So far I have been skeptical about how much of a role social media buzz has been playing in the presidential primaries, particularly when it comes to "predicting" winners. But of the three primaries to date, Saturday's race in South Carolina may have been the one that was most influenced by Twitter.
Traditional polls still did a better job of predicting the outcome of Saturday's South Carolina primary, but a backwards look at Twitter may show why and how Newt Gingrich scored such a decisive, 12-point victory over national front runner Mitt Romney. And in some regards, social media was able to tell a story in South Carolina that polls could not.
The chart compares analysis of social media versus traditional polling in predicting the results for the four major candidates in Saturday's South Carolina Republican presidential primary.

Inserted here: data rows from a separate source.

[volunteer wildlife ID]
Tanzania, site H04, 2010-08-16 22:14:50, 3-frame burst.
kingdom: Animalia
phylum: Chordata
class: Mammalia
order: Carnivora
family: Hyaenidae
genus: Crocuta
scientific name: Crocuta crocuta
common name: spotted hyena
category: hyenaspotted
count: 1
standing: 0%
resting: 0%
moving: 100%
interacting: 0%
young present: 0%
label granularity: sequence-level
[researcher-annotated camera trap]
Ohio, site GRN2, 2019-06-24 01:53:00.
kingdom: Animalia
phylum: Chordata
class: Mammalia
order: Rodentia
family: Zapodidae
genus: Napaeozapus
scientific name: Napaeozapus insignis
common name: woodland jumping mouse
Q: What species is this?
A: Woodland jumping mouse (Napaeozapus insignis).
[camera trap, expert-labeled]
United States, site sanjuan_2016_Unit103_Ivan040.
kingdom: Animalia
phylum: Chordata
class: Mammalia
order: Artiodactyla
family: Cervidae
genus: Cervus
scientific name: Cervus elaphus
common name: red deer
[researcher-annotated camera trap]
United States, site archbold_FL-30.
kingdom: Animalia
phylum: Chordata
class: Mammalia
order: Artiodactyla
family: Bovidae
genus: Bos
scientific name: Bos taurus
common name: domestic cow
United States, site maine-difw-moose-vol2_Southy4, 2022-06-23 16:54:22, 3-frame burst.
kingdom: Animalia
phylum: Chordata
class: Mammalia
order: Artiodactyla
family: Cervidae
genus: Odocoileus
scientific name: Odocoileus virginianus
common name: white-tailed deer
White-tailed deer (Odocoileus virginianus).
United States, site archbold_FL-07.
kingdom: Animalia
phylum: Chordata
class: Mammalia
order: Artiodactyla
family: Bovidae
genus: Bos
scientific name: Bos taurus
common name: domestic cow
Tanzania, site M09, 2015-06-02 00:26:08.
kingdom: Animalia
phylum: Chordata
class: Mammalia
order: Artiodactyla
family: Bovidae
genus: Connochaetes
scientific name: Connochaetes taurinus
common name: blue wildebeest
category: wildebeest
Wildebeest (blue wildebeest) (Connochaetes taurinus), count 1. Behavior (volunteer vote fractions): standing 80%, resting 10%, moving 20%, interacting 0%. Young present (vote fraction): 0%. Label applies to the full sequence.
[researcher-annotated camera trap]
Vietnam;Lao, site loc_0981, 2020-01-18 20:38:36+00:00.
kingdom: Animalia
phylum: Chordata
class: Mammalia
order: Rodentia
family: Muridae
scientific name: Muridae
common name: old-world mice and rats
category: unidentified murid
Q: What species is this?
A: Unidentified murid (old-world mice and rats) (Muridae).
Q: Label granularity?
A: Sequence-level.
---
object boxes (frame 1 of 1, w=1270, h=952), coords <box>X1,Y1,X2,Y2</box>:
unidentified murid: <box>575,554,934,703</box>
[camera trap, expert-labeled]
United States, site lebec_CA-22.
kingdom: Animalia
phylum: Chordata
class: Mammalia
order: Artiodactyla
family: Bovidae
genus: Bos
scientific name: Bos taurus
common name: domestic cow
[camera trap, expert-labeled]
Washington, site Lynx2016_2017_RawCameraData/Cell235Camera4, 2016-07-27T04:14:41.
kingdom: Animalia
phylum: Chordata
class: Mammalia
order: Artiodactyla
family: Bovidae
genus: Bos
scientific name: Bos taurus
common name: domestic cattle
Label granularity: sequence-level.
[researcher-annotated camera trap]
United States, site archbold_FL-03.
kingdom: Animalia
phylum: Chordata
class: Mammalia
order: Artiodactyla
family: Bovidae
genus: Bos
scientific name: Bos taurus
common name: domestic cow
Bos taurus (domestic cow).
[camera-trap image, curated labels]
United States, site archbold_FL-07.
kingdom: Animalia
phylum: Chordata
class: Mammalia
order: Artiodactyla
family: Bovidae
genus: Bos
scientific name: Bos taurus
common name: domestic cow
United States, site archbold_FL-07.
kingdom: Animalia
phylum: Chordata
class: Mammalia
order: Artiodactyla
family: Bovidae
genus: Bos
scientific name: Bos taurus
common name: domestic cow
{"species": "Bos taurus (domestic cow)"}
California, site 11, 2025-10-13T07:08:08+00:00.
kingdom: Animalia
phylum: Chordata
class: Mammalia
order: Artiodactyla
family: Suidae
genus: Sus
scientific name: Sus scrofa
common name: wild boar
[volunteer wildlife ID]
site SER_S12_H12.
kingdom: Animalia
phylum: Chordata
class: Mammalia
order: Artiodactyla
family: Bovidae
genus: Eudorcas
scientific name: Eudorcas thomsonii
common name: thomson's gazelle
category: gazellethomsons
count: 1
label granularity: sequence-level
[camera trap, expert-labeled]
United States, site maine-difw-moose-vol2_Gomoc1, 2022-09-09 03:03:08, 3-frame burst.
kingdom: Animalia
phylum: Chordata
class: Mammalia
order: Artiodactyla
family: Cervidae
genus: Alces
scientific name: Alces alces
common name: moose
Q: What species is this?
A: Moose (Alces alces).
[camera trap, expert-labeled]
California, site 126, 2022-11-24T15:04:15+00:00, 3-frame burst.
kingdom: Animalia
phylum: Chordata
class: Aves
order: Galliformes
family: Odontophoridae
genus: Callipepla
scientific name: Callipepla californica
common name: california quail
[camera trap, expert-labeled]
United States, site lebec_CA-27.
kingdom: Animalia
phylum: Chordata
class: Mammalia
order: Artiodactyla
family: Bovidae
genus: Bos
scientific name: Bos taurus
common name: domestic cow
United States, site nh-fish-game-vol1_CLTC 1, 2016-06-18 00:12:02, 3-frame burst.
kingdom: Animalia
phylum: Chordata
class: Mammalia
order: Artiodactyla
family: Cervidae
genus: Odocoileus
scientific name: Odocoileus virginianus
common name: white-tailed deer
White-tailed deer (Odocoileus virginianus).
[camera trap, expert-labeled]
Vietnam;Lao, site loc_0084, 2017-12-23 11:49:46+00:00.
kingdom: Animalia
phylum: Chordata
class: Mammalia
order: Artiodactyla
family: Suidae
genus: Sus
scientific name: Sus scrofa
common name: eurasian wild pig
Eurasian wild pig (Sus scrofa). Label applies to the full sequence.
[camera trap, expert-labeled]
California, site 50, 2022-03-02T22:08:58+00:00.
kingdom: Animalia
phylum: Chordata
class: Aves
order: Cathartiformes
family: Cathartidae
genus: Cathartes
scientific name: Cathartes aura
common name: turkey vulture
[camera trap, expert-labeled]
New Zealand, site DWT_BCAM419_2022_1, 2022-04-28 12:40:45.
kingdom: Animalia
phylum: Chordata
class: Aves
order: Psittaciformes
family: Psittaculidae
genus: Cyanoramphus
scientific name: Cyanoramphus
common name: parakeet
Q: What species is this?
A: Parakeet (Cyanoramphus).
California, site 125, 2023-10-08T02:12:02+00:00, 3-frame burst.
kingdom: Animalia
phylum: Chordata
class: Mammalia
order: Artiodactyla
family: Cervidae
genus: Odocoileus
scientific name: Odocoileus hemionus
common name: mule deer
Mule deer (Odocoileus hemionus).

Public Policy Polling did a much better job than social media analytics by GlobalPoint in predicting the actual results of Saturday's results, in large part because Ron Paul's votes have yet to catch up with his social media mentions. To its credit, though, Global point saw Gingrich with 31 percent of the vote to Romney's 19 percent, while the traditional poll was prediciting a much tighter, six-point race.
What social media did do better than traditional polls, however, is show how Gingrich's support surged followed Thursday night's debate. That night could have been a toss-up for Gingrich: while pundits said Gingrich held his own and Romney may have lost ground, Gingrich had the added potential pitfall of an ABC News interview with his ex-wife that night.
Twitter almost instantly showed that the ABC interview was not going to be a factor, and any mentions of the interview - positive or negative - may have actually helped Gingrich by pushing negative, social media comments about his debate performance to the background.
Meanwhile, OhMyGov is reporting that Gingrich saw a surge in Facebook fans and Twitter followers in the hours that followed the debate. That followed a surge of social media activity (and a corresponding bump in the polls) for Gingrich following the first of two debates in South Carolina on Jan. 16.
The lesson thus far in the 2012 election that social media, like traditional polling, can't accurately predict races (particularly races involving Ron Paul, it would seem). But as researchers spend more time analyzing the data, social media is showing itself as an effective tool in better understanding a presidential campaign, which amounts to a daily war of attrition for public sentiment.